1 Why do the nations rage
and the peoples plot in vain?
2 The kings of the earth set themselves,
and the rulers take counsel together,
against the Lord and against his Anointed, saying,
3 “Let us burst their bonds apart
and cast away their cords from us.”
4 He who sits in the heavens laughs;
the Lord holds them in derision.
5 Then he will speak to them in his wrath,
and terrify them in his fury, saying,
6 “As for me, I have set my King
on Zion, my holy hill.” (Ps. 2)

P. J. O’Rourke helps me laugh. He has long alerted me (along with H. L. Mencken) to the pretensions and folly of uplifters, politicians, and do-gooders.

But when the world needs fixing, some find O’Rourke less funny:

That Mr. O’Rourke’s talents lay in finding and exposing hypocrisy and self-serving fantasy rather than making constructive arguments or proposals was no bar to enjoying his work. Nor was the fact that his was a libertarian rather than a conservative viewpoint. The drugs, the booze, and the womanizing pretty clearly indicated his cultural viewpoint and limitations. Still, for those like me who were young and stupid, he seemed a kind of swashbuckling privateer, taking down the enemy’s ships in a manner often fun to watch, if less than ennobling to anyone concerned. There was an immature “cool” to P.J. O’Rourke, the self-described “Republican Party Reptile,” which even his too often lazy approach to book-writing and his childish antics seemed not to erase.

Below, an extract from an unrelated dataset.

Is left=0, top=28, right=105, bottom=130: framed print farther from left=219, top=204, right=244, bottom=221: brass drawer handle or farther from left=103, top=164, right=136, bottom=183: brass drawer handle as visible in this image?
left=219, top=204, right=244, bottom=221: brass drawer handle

Then some of us grew up. We began to recognize that Mr. O’Rourke’s ridicule was doing nothing to embarrass let alone stymie its targets, who lack any capacity for serious examination of conscience for the simple reason that they have assigned their consciences to the abstract principles of their ideology. In addition, we—especially those of us who were conservative from the start, but also those who simply grew into it—began to lead lives that left little room for childish antics. We found good women to marry, had children, and began raising them. Having begun the lives for which we are intended, we also soon recognized that the antics, entertainments, and even the politics of the college student are inappropriate for enjoyment or use in the home, even as they lack the power or even intent to protect that home.

Bruce Frohnen might have a point if he also pointed out that our politicians and policy analysts also think and talk a lot like children. That is, they continue to act and talk and look for votes and solicit funding on the basis of telling taxpayers and foundations and government officials that they can truly change the world.

But if the world can’t be changed, if sin and misery are par for this earthly course, then we need all the more those pundits who cut through the thin veneer of civilization and notice how pretentious are many of the fig leaves we use to cover our feeble and frail estate. Even better are those opinion writers who apply their skepticism to themselves, as O’Rourke does:

I thought there was a Republican Establishment who was supposed to keep things like Trump or, for that matter, Cruz from happening, and then I realized, no, they’re all dead. I’m the Republican Establishment now.